### Lesetext
Die heftigste Szene des Films: Sie spielt sich in der Pathologie ab. Vier Menschen blicken betroffen auf ein erloschenes Leben. Die Kamera bleibt aber nicht etwa in den Gesichtern der Ermittler kleben, sondern lässt den Zuschauer am Anblick des Todes teilhaben. Das tut weh.

Der Spruch des Films: Gerd Liebig, Lindholms neuer Chef, bringt es auf den Punkt, indem er die vom LKA geschasste Fahnderin als eine "Königin ohne Reich" tituliert. Aufgrund der Versetzung ist der Kommissarin ihr Reich abhanden gekommen. Jetzt bleibt ihr nur noch dieser Rest an Arroganz übrig, den vom Thron Gestürzte oft an den Tag legen.

Unser Fazit: "Das verschwundene Kind" ist ein andersartiger "Tatort". Denn das von Franziska Buch behutsam erzählte menschliche Drama folgt keinem gängigen Krimi-Muster. So bezieht der ein emotionales Thema aufgreifende Film seine Spannung weniger aus der Jagd nach dem Kind und dem Säugling. Vielmehr ist es das schrittweise Aufdröseln einer konfliktbeladenen Familiensituation, was Lindholms Einsatz auf neuem Terrain bis zum Ende kaum vorhersehbar und demzufolge sehenswert macht. Dafür gibt es eine Zwei.
######
Deine Aufgaben >>
a. Gib den Abschnitt der Filmkritik zwischen „Die heftigste Szene“ und „Das tut weh.“ einschließlich wortgetreu wieder.
b. Liste jede Zeile der Einträge auf, in der das Wort „large“ vorkommt. Groß- und Kleinschreibung zählen dabei.
Die Einträge haben mit der Filmkritik nichts zu tun.
### Datensatz
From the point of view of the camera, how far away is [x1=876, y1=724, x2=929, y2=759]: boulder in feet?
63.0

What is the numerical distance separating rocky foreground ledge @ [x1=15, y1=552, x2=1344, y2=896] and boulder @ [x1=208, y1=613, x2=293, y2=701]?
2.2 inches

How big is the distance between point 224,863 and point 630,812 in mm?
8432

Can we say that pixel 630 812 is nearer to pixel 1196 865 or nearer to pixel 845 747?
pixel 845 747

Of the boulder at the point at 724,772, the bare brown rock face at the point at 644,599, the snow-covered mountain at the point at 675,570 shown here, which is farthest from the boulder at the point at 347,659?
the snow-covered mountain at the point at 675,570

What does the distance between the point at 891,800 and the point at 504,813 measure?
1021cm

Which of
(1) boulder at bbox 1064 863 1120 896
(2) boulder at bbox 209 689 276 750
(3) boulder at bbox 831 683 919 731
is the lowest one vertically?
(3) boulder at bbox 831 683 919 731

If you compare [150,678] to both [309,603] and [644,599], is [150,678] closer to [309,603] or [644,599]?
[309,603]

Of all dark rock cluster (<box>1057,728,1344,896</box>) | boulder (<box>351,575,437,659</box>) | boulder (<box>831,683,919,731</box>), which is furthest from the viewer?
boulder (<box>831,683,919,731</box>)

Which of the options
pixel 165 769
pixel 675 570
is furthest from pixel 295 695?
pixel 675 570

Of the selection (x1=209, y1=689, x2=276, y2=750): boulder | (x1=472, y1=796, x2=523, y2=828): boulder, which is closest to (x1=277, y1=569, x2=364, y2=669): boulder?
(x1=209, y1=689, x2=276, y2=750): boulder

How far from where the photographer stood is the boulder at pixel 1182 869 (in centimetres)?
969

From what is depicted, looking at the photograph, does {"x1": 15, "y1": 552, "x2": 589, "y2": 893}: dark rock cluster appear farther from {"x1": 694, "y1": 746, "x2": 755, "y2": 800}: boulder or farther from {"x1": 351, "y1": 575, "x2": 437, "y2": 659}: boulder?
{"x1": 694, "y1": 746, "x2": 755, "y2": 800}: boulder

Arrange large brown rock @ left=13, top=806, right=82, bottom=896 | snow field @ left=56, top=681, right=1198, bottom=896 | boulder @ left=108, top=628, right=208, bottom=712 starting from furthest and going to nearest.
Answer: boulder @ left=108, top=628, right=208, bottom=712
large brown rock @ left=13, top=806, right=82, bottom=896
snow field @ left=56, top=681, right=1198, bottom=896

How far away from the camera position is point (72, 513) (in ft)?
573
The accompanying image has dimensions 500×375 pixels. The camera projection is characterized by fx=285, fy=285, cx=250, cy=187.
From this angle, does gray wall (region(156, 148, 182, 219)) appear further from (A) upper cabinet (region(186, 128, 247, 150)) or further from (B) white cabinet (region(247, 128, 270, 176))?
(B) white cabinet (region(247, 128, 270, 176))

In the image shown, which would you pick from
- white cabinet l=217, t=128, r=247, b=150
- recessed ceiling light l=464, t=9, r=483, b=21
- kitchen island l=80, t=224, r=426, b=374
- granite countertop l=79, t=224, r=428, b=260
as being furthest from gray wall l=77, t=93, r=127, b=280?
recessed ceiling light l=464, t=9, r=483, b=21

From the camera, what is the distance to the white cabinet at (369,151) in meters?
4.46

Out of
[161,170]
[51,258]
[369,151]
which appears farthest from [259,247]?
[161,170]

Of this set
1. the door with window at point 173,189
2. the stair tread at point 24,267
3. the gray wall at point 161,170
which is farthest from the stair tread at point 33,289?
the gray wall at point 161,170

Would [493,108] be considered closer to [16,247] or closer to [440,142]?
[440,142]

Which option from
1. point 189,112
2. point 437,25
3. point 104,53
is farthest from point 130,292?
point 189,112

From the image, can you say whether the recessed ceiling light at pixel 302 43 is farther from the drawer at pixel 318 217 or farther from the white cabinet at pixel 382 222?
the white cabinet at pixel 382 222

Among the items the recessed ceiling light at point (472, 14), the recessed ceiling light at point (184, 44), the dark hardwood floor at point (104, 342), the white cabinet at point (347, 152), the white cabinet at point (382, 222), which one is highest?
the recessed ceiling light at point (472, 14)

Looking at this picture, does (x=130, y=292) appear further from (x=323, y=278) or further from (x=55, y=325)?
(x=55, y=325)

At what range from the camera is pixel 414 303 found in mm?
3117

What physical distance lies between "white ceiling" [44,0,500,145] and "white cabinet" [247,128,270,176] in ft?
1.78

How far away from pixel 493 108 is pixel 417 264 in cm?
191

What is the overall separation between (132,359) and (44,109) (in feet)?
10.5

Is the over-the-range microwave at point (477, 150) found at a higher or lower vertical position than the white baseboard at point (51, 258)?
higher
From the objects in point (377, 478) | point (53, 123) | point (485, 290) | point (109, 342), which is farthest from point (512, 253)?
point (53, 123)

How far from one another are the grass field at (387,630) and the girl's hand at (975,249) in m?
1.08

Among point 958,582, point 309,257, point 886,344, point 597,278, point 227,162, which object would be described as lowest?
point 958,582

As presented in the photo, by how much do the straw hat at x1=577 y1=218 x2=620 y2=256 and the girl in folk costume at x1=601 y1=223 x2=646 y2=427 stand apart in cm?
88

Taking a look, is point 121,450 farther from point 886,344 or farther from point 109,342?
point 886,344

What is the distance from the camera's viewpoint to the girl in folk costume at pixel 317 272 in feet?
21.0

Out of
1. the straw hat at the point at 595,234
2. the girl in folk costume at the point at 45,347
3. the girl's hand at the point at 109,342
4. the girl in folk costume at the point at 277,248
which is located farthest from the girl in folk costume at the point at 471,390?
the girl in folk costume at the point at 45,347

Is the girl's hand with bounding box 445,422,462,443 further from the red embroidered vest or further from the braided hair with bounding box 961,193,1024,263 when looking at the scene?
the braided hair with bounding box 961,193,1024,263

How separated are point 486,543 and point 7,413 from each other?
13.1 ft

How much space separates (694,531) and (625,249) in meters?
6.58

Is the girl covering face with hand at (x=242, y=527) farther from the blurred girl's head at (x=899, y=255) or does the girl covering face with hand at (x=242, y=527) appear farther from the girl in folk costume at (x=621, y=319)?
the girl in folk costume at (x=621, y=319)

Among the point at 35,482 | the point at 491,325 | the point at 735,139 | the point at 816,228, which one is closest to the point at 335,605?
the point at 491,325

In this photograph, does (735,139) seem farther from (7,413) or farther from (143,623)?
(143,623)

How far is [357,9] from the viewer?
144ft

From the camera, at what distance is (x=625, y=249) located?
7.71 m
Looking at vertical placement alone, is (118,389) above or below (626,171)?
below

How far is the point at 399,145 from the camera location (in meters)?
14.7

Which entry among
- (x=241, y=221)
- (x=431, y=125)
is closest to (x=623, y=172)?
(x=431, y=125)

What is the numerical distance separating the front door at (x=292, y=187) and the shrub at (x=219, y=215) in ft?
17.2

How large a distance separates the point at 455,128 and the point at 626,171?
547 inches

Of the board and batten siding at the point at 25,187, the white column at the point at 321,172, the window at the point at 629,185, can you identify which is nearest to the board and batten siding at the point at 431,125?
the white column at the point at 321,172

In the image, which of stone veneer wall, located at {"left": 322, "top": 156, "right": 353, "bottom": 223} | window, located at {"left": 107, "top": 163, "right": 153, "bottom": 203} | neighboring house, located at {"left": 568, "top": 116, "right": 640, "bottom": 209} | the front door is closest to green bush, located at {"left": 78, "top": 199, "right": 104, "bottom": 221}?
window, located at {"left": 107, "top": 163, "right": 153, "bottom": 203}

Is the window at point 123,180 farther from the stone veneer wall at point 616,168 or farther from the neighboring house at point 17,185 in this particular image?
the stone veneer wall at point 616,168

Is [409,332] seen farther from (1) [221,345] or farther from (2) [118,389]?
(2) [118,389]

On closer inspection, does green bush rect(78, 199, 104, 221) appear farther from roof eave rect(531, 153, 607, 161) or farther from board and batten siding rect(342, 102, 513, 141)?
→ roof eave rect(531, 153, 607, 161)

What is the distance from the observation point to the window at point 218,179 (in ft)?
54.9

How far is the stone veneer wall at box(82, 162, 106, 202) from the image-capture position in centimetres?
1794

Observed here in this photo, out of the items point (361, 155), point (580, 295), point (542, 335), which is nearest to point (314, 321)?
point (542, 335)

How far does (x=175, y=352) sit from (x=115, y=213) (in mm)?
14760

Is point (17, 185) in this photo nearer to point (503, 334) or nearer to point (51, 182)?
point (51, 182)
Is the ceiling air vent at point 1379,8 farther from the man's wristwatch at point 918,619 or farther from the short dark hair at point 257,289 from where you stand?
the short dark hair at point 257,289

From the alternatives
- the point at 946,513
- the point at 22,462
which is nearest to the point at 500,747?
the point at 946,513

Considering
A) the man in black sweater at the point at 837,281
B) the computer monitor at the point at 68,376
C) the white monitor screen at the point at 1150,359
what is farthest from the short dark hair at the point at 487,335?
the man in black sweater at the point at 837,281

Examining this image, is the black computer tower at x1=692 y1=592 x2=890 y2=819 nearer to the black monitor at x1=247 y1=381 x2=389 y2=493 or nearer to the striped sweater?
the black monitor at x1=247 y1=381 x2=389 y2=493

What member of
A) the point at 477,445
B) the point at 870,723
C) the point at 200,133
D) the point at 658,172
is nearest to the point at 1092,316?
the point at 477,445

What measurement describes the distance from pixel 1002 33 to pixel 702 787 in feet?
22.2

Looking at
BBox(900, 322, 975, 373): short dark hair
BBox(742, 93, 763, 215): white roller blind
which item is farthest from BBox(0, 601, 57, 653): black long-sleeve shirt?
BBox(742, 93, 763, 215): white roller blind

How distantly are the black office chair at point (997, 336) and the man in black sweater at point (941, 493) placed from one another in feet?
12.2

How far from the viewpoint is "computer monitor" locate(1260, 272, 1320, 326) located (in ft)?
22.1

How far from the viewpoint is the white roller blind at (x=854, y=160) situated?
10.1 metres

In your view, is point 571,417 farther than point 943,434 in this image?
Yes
######
Lösungen in Reihenfolge >>
a.
Die heftigste Szene des Films: Sie spielt sich in der Pathologie ab. Vier Menschen blicken betroffen auf ein erloschenes Leben. Die Kamera bleibt aber nicht etwa in den Gesichtern der Ermittler kleben, sondern lässt den Zuschauer am Anblick des Todes teilhaben. Das tut weh.

b.
Arrange large brown rock @ left=13, top=806, right=82, bottom=896 | snow field @ left=56, top=681, right=1198, bottom=896 | boulder @ left=108, top=628, right=208, bottom=712 starting from furthest and going to nearest.
large brown rock @ left=13, top=806, right=82, bottom=896
How large a distance separates the point at 455,128 and the point at 626,171?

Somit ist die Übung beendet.